Similarly, the first generator loss values (L_G1) and the second generator loss value (L_G2) are calculated and applied to the first and second generator models 302, 314, respectively, to penalize these models when the first and second discriminator models 304, 316 correctly determine that a digital image has been generated.

The components of the total system loss within the first machine learning network configuration 300A may include a first generator loss value (L_G1), a first discriminator loss value (L_D1), and a first style loss value (L_id1).

The first generator loss value (L_G1) for the first generator model 302 may be represented as:

L _G1=MSE(D₁(G₁(X_A)),1).

A first discriminator loss value (L_D1) 316 for the first discriminator model 304 may be represented as:

L _D1=0.5(MSE(D₁(X_B),1)+MSE(D₁(G₁(X_A)),0)).

The first style loss value (Liai) for the first generator model 302 may be represented as:

L _id1=sum(abs(G₁(X_A)−X_A)

The first style loss value (L_id1) component functions to help preserve the style of a digital image as originally inputted within a digital image generated by the first generator model 302.
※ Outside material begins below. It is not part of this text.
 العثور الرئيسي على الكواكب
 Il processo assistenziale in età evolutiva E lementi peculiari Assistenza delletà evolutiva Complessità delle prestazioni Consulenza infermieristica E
The functions and variables within the first generator loss value (L_G1), the first discriminator loss value (L_D1) 316, and the first style loss value (L_id1) may be defined as:

• • MSE( ): Mean Square Error
  • D₁( ): Inferred Output of First Discriminator Model
  • G₁( ): Inferred Output of First Generator Model
  • X_A: Pre-Transplant Images from Dataset A
  • X_B: Post-Transplant Images from Dataset B
  • abs( ): Absolute value
  • sum( ): Summation

The components of the total system loss within the second machine learning network configuration 300B may include a second generator loss value (L_G2), a second discriminator loss value (L_D2), and a second style loss value (L_id2).

The second generator loss value (L_G2) for the second generator model 314 may be represented as:

L _G2=MSE(D₂(G₂(X_B)),1).

The second discriminator loss value (L_D2) 332 for the second discriminator model 316 may be represented as:

L _D2=0.5(MSE(D₂(X_A),1)+MSE(D₂(G₂(XB)),0)).
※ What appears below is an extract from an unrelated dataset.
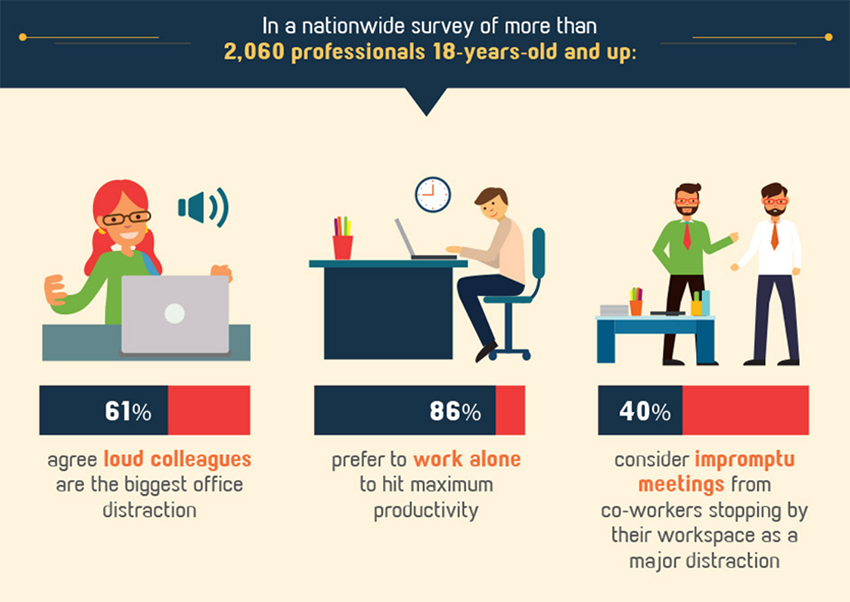 Remote workers are more productive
The second style loss value (L_id2) for the second generator model 314 may be represented as:

L _id2=sum(abs(G₂(X_B)−X_B)

The second style loss value (L_id2) component functions to help preserve the style of a digital image as originally inputted within a digital image generated by the second generator model 314.

The functions and variables within the second generator loss value (L_G2), the second discriminator loss value (L_D2) 332, and the second style loss value (L_id2) are defined as:

• • MSE( ): Mean Square Error
  • D₂( ): Inferred Output of Second Discriminator Model
  • G₂( ): Inferred Output of Second Generator Model
  • X_A: Pre-Transplant Images from Dataset A
  • X_B: Post-Transplant Images from Dataset B
  • abs( ): Absolute value
  • sum( ): Summation

The components of the total system loss which connect the first machine learning network configuration 300A and the second machine learning network configuration 300B may include a first perception loos value (L_perc1) and a second perception loss value (L_perc2).
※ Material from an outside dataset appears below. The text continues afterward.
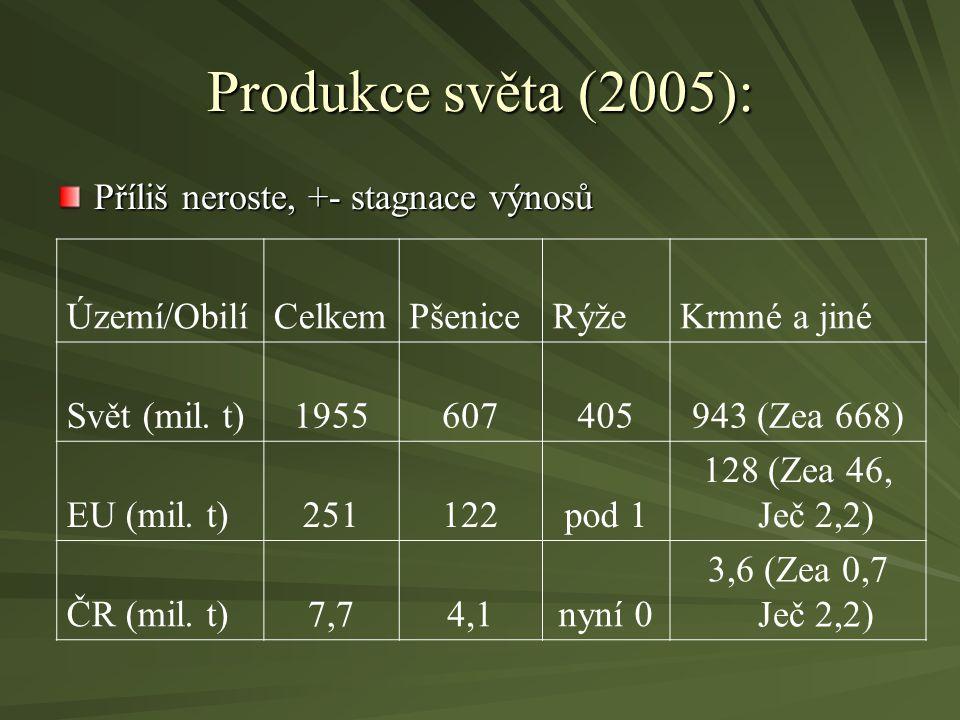 Produkce světa (2005): Příliš neroste, +- stagnace výnosů Území/Obilí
The first perception loos value (L_perc1) and the second perception loss value (L_perc2) component may be represented as:

L _perc1=MSE(CNN(G₁(G₂(XB)),CNN(XB))

L _perc2=MSE(CNN(G₂(G₁(X_A)),CNN(X_A))

The CNN function within the first perception loss value (L_perc1) and the second perception loss value (L_perc2) is representative of the output of a convolutional neural network pre-trained to recognize patterns within digital images, including within the first and second machine learning network configurations 300A, 300B.

The first perception loss value (L_perc1) and the second perception loss value (L_perc2) components within the total system loss (L_Total) connect the first and second machine learning network configurations 300A, 300B during training and use the information from one to improve the other.

Specifically, the first perception loss value (L_perc1) and the second perception loss value (L_perc2) components aim to preserve the features of the original inputted images after cyclically feeding them through both the first and second machine learning network configurations 300A, 300B.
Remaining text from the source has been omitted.